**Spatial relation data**
## start
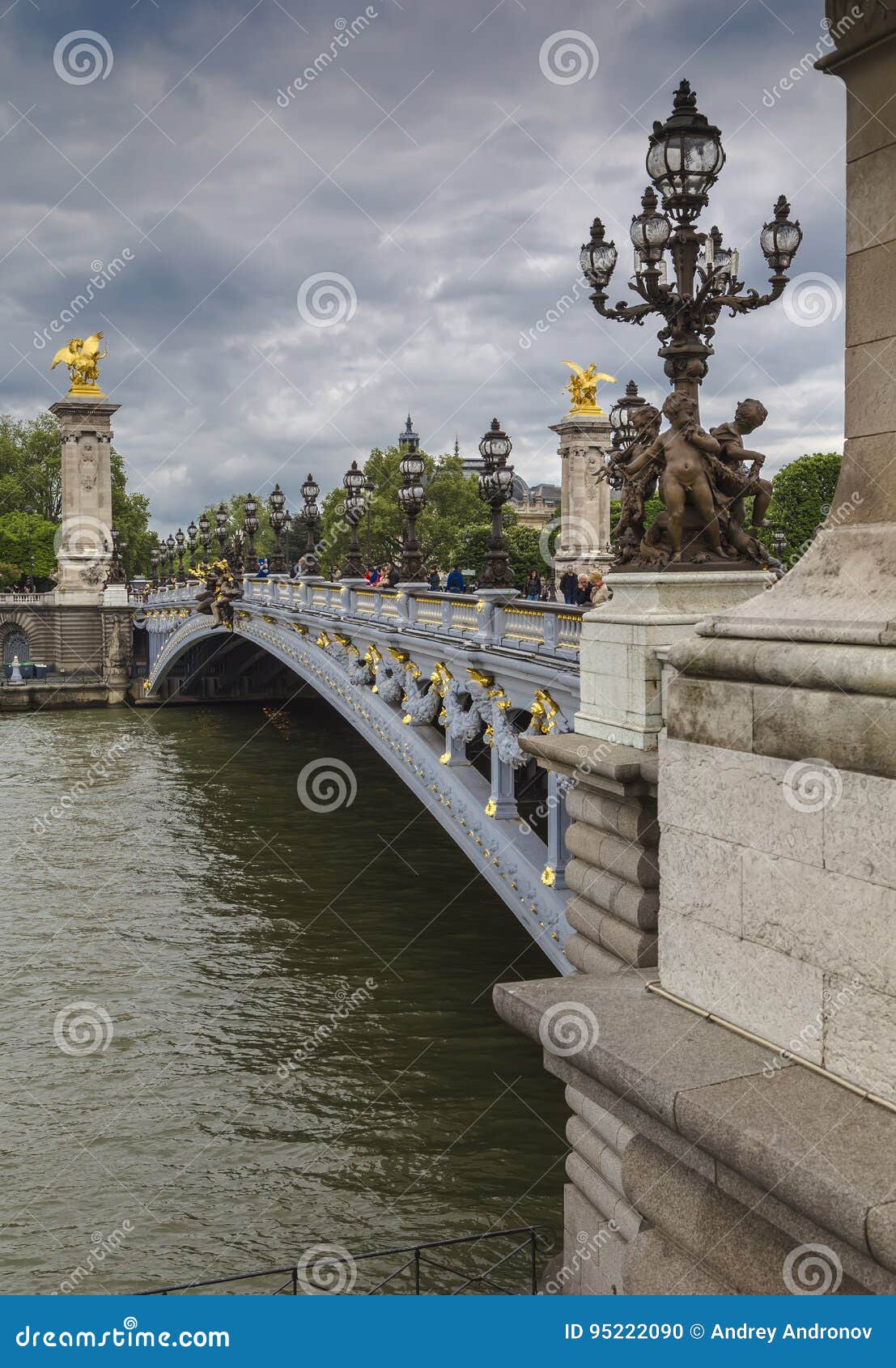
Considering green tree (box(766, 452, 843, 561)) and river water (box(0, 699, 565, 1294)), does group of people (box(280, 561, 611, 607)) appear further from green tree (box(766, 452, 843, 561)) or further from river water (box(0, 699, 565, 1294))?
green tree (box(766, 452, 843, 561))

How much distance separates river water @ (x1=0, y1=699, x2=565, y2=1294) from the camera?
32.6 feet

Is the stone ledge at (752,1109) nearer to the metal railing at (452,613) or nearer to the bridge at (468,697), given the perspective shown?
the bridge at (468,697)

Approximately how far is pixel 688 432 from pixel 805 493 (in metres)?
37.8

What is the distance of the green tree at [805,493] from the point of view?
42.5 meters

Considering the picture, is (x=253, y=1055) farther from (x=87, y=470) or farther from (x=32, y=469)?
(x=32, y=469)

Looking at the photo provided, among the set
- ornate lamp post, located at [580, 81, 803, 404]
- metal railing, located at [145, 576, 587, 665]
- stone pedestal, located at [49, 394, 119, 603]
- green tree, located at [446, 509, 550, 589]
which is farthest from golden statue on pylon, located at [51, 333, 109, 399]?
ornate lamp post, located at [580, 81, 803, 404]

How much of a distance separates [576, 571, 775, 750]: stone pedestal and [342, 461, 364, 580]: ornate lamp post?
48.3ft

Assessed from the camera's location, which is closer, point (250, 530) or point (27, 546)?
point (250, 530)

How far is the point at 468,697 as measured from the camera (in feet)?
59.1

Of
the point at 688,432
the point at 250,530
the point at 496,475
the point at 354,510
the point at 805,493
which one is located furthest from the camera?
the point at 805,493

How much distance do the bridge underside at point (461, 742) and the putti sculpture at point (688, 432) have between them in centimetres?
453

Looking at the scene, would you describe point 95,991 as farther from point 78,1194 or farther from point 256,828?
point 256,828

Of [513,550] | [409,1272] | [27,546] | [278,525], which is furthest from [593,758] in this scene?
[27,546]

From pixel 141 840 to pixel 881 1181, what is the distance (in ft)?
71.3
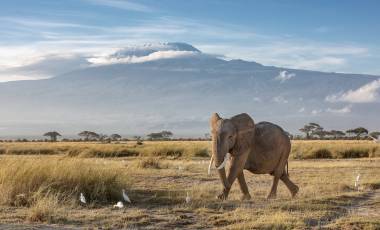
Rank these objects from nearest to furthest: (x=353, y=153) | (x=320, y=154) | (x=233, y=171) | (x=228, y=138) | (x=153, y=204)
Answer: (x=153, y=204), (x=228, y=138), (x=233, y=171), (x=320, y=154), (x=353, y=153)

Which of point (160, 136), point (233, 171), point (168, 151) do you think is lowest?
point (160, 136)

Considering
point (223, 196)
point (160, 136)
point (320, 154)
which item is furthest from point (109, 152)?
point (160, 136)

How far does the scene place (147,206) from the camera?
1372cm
## end
**OBJECTIVE**
Please write out again the lines from the one containing "Looking at the scene, would" through the end of the lines, requests included, shifting every coordinate and distance in the answers up by 90. Omit the pictures.

**EXERCISE OUTPUT**
Looking at the scene, would you describe point 95,991 as farther from point 78,1194 or farther from point 256,828?
point 346,918

Of [513,550] | [409,1272] | [27,546] | [278,525], which is furthest from [593,758] in this scene?
[117,636]

From pixel 141 840 to pixel 881 1181, what is the distance (in ft)?
161.3
Rank these objects from nearest to furthest: (x=353, y=153) | (x=320, y=154) | (x=233, y=171) | (x=228, y=138) | (x=153, y=204)
Answer: (x=243, y=294), (x=318, y=228), (x=323, y=261), (x=410, y=244), (x=443, y=243)

Which of point (160, 136), point (233, 171), point (168, 151) do you think is lowest?
point (250, 226)

Considering
point (223, 196)
point (160, 136)
point (320, 154)
which item is furthest from point (109, 152)?
point (250, 226)

How far does the scene place (147,206) from the camera?
1462cm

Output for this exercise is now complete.